Selections from
The Manhattan Project:
"The three principal Manhattan Project sites were "secret cities" where 125,000 people worked and lived and were not on any maps during World War II. These sites were established in remote areas across the country, nestled in the wooded hillls along the Clinch River in eastern Tennessee, on the high desert beside the Columbia River in eastern Washington State, and on an isolated mesa above the Rio Grande in northern New
Mexico.
Secrecy was paramount and the sites were referred to only by their code names, "X," "Y," and "Z." Employees were issued badges, and driver's licenses had numbers without any names. The five thousand residents at Los Alamos shared the same address: P.O. Box 1663 in Santa Fe, making Sears and Roebuck sales clerks extremely curious when they received orders for more than a dozen baby bassinets to be delivered to the same address..." (p. 155)
An incident at the Metallurgical Laboratory at the University of Chicago:
"[the Coca-Cola machine] was a style of machine that dropped a paper cup, which was then filled with carbonated water and Coca-Cola syrup.

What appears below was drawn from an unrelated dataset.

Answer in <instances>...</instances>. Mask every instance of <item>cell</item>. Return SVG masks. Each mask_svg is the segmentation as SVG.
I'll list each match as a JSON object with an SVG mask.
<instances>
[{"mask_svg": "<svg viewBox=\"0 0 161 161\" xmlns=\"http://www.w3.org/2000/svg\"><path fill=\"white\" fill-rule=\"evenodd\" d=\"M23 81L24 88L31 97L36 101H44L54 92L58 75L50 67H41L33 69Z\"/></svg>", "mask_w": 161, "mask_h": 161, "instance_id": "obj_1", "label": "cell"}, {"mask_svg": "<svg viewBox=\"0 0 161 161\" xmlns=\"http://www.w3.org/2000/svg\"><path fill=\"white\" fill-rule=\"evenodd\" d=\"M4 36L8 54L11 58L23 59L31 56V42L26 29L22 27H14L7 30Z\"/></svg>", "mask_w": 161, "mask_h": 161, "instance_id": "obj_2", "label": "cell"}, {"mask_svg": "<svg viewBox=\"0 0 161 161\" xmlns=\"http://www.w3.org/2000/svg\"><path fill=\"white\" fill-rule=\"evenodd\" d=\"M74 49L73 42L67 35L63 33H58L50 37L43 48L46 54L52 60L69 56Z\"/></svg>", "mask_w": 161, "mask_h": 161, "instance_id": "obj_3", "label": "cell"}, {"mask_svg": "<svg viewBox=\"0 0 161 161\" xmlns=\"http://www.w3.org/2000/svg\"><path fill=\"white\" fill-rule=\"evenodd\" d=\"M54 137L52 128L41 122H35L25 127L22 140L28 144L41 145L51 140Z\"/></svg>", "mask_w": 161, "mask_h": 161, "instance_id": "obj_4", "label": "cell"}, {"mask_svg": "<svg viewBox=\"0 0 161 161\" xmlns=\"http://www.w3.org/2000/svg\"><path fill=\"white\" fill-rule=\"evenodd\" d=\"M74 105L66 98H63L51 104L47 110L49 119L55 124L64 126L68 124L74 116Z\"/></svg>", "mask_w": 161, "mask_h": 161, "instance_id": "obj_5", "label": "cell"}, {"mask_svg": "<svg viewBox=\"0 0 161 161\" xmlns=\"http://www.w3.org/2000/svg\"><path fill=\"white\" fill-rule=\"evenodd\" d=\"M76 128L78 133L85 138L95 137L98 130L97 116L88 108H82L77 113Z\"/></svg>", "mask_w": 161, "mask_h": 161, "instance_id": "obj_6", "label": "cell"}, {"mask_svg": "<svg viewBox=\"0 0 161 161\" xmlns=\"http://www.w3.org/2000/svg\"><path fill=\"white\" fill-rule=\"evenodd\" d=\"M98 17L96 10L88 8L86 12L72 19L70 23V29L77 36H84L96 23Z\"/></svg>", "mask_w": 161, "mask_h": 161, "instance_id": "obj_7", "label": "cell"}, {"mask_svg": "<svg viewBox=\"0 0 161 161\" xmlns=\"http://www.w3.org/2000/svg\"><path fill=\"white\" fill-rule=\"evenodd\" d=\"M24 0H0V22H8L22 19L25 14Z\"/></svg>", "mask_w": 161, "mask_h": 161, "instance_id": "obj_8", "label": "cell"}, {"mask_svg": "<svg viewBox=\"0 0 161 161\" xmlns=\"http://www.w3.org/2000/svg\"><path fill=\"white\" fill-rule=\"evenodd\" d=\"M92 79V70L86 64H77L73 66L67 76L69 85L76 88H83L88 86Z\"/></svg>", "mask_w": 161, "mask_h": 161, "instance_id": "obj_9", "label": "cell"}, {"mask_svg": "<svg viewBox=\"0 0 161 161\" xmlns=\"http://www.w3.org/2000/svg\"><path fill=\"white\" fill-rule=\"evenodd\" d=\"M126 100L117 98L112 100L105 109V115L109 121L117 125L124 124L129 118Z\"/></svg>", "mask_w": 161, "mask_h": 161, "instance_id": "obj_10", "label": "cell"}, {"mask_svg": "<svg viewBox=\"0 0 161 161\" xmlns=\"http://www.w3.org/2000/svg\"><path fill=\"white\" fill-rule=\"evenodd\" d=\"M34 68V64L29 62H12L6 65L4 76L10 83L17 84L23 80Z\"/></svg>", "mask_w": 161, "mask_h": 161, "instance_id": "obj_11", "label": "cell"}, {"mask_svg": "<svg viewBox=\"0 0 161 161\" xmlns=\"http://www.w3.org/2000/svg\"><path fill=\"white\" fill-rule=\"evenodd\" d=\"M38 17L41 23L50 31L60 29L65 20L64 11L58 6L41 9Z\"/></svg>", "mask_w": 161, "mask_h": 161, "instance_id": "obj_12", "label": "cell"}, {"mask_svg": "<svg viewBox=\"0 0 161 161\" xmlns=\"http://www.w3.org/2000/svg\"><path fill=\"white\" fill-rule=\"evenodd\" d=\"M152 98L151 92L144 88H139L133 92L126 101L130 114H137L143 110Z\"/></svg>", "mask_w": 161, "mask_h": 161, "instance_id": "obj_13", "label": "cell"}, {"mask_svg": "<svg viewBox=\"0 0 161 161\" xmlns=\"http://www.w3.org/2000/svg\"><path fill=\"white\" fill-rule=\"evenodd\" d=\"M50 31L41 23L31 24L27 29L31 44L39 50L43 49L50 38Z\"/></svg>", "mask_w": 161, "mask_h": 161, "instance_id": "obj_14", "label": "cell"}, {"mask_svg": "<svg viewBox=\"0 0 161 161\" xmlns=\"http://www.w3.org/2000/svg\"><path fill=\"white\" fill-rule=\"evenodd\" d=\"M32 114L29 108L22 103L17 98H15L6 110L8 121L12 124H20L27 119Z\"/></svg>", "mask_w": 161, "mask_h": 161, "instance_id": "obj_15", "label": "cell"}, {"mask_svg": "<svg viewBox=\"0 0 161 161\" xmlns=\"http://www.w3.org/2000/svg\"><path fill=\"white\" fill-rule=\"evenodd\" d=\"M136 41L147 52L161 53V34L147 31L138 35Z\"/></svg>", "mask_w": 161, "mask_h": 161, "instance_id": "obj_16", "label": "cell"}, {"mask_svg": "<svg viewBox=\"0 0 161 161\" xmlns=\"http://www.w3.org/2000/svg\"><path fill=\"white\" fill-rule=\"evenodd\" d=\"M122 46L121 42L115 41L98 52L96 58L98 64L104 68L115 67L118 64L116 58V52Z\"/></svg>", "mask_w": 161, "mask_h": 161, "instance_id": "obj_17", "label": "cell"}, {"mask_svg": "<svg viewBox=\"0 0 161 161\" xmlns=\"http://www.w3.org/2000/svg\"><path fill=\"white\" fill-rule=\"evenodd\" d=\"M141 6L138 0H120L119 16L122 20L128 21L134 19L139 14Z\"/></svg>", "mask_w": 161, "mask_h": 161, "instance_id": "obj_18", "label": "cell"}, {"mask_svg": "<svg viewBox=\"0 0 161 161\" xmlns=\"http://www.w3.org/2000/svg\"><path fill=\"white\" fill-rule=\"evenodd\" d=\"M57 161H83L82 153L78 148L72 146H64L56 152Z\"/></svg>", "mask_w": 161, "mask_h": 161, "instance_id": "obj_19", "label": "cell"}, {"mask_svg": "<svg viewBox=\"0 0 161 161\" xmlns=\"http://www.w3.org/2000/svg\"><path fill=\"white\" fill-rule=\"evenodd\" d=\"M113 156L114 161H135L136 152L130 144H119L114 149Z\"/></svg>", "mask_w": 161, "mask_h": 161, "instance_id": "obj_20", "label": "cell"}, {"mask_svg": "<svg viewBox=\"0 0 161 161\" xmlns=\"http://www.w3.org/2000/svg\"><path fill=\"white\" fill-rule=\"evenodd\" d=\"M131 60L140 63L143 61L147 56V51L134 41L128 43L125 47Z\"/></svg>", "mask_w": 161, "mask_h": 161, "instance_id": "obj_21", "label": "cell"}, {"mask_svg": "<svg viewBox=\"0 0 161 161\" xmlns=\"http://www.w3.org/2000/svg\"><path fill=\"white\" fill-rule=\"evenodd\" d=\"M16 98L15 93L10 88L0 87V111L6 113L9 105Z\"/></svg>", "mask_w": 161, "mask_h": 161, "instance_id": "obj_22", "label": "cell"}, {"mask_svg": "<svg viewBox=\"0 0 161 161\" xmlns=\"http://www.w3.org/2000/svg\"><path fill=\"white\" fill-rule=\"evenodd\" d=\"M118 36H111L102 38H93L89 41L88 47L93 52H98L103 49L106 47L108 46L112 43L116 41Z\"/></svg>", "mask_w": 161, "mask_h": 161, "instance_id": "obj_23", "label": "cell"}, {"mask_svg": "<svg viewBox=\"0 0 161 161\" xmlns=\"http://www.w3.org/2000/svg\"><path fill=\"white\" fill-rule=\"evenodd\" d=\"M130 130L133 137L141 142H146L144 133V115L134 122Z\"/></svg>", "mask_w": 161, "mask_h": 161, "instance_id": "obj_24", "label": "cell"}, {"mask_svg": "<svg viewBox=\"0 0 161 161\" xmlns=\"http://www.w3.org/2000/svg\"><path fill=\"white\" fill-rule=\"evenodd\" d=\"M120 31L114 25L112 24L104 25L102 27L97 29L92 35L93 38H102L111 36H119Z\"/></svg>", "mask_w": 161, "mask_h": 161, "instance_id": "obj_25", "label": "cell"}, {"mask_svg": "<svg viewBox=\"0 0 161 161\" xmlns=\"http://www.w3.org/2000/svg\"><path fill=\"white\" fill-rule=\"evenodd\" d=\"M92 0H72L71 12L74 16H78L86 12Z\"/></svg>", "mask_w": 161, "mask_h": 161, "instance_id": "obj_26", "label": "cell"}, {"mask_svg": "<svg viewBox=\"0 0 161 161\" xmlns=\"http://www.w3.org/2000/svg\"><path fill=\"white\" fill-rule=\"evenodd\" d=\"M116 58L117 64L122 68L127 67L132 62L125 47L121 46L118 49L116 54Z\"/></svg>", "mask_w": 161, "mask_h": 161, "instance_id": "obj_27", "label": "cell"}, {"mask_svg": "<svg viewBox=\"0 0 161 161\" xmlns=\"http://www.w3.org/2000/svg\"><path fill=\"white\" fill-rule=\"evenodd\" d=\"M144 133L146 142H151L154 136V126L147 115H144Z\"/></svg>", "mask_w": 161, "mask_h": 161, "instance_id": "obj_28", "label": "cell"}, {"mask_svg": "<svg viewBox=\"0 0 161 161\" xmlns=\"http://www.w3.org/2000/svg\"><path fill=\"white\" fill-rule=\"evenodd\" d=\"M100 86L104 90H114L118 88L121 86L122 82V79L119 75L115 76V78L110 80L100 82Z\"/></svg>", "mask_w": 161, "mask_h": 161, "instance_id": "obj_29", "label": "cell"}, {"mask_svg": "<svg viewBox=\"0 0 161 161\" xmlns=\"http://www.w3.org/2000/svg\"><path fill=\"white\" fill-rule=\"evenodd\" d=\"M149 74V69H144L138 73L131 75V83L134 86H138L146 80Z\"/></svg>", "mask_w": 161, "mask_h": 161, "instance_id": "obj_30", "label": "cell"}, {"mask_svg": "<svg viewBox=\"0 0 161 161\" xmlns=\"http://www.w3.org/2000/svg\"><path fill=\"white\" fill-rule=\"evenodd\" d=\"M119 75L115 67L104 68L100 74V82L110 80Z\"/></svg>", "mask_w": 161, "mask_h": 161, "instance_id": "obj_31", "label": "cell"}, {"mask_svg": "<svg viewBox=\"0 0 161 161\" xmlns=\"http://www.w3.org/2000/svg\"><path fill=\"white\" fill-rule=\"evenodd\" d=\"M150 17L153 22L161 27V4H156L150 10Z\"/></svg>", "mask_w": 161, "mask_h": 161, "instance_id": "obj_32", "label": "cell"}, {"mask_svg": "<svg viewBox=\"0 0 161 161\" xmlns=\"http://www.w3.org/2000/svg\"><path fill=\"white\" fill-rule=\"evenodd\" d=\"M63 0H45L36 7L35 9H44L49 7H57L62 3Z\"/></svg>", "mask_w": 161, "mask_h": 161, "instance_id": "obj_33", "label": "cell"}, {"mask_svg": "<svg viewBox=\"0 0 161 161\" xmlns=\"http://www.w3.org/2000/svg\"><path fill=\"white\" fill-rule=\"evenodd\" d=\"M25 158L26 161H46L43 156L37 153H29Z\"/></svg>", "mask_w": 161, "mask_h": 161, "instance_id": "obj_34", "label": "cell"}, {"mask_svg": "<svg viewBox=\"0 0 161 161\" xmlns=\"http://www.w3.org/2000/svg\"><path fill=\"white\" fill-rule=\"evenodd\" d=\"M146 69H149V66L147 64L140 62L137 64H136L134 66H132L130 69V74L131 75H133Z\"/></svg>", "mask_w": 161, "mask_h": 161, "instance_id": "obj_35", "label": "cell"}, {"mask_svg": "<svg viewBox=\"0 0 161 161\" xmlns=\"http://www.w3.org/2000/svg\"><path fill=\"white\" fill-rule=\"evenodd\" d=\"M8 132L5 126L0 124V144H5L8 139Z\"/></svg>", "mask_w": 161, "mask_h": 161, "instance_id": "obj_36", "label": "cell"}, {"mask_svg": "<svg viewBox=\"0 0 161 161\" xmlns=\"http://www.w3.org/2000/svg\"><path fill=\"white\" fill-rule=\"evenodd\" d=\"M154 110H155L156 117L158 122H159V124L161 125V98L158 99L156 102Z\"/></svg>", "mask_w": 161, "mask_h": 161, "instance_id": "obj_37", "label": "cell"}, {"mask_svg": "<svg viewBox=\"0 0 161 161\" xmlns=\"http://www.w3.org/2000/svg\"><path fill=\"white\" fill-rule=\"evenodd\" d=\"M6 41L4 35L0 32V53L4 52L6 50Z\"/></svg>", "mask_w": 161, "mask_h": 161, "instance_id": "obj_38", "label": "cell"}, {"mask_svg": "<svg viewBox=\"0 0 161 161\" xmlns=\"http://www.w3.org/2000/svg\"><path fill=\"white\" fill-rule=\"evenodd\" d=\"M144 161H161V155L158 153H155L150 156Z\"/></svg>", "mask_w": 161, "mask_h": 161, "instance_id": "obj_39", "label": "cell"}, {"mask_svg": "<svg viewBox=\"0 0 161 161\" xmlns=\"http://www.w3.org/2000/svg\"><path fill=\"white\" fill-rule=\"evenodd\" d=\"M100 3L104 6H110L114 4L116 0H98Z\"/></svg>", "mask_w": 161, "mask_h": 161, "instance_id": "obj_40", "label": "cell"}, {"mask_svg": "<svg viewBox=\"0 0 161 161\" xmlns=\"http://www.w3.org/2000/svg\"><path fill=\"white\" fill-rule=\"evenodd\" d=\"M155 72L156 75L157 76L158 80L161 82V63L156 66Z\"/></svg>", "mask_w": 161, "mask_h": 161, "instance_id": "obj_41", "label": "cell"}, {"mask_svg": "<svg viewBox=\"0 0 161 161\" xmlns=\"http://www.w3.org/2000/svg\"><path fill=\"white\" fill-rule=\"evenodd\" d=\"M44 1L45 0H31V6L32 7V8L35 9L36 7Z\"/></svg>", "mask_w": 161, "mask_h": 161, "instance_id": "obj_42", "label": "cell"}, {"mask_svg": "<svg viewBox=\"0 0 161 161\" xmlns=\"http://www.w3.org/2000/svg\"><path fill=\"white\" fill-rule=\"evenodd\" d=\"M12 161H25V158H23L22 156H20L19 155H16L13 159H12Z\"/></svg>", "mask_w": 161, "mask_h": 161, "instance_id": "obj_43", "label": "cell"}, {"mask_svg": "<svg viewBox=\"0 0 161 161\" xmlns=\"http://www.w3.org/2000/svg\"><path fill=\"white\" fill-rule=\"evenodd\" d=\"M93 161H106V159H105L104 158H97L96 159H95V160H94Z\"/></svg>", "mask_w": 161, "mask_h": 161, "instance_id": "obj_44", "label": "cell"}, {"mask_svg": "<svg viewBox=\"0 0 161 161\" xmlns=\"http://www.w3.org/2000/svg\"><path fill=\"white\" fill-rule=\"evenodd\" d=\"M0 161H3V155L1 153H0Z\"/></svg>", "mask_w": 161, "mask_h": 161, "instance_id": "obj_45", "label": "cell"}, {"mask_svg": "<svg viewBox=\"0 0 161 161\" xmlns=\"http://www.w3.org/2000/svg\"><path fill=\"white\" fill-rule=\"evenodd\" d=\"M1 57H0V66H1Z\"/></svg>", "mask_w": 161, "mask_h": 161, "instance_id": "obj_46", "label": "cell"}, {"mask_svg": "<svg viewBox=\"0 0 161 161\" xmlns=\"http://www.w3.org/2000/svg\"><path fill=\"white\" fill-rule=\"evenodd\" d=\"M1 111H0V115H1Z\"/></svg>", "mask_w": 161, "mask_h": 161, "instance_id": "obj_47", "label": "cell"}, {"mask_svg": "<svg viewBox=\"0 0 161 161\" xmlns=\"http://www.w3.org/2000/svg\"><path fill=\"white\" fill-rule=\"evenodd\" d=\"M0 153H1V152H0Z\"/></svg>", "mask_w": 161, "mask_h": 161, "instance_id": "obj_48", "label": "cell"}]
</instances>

The man who came to service the machine at our lunch time forgot to bring his hose for filling the syrup reservoir. He walked into the neighboring laboratory where wet chemistry was being performed and borrowed a rubber hose from an aspirator, filled the reservoir with the syrup, returned the hose and left. Some time after lunch a technician was carrying an alpha counter and noticed that the meter went off the scale as he passed the Coke machine. By the next day, the Coke machine was replaced with one that dispensed bottles rather than liquids. We never did know how many, if any, employees drank the radioactive Coca-Cola."
Additional information and reviews of this interesting book are available at
Goodreads.
I've got this lovely 5'x5' topographical map on my wall I got from the USGS. It's from 1953 and I grabbed it only cause it's really quite beautiful. I didn't learn until a year later that it shows the the Los Alamos Nuclear Labs site and surrounding area. What it doesn't show, of course, is that Los Alamos Nuclear Labs even exists! Bonus! It shows local highways and the nearby town of White Rock, but not the labs or the long and winding highway along Los Alamos canyon that leads to it.